You have to love automatic reflexes. I have discovered a way to make people roll their eyes. No, really. Just mention the word "sin". Talk about an old-fashioned word. If used in modern day conversation, at least 50% of your audience will tune you out. Of course it is not surprising that in a world of moral relevance, a word like sin, which is pretty absolute, has to be classified as a relic. (Absolutes can be so inconvenient!!)But whatever name you put on it, we see the results all around us. Murder, hatred, infidelity, greed, lust, and we all know that the list is endless. So for the sake of discussion let's just call it what God calls it...sin. If we admit that there is such a thing as sin, it requires us to take a look at our own soul, give up living any way we want, and even thinking about the possibility that there may be a God who requires something of us in response to that admission.
J.C. Ryle begins his book on holiness with a chapter on sin. If sin and holiness are opposite bookends, one makes no sense without the other. If we deny what he calls the "sinfulness of sin", we do two things. We minimize the destructive, horrifying impact it has on both our soul and our physical lives. And we dilute what holiness means, because we're really "not that bad". Lower the bar, and we don't miss it so badly. We don't want to admit how bad sin really is, largely because our hearts are "deceitful above all things". (Jer. 17:9) So we make excuses, justify our behavior, compare our actions and our lives with those who are "much worse" than we are. Sin isn't really all that ugly, is it?
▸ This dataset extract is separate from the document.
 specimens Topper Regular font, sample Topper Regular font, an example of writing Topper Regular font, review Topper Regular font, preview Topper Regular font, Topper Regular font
Ryle also says that "Sin will rarely present itself in it's true colors, saying I am your deadly enemy, and I want to ruin you forever in hell". Our society goes one step further, denying the existence of sin and of hell. How convenient! If we saw even a fragment of the horror of sin, we would see both why God calls us to holiness, and why he sent His son to make that possible. I continue to be astounded at my own behavior, not only in not pursuing holiness, but indeed turning my face away from God and towards those actions and attitudes that promise nothing but destruction and pain. The apostle Paul had it exactly right when he said in Romans 7 that "What I want to do, I do not do, but what I hate I do." (In fact the entire book of Romans contains many descriptions of both the nature and the results of sin. Phrases like: Their foolish hearts were darkened...They exchanged the truth of God for a lie...They invented ways of doing evil...the wages of sin is death...)
Our pursuit of holiness should be in recognition that what God says about sin is true. That it will cause unimaginable harm to us, both spiritually and physically. That it is uglier, more grim, more horrific and more deadly than we can begin to imagine. Only then will the pursuit of holiness even begin to seem important to us.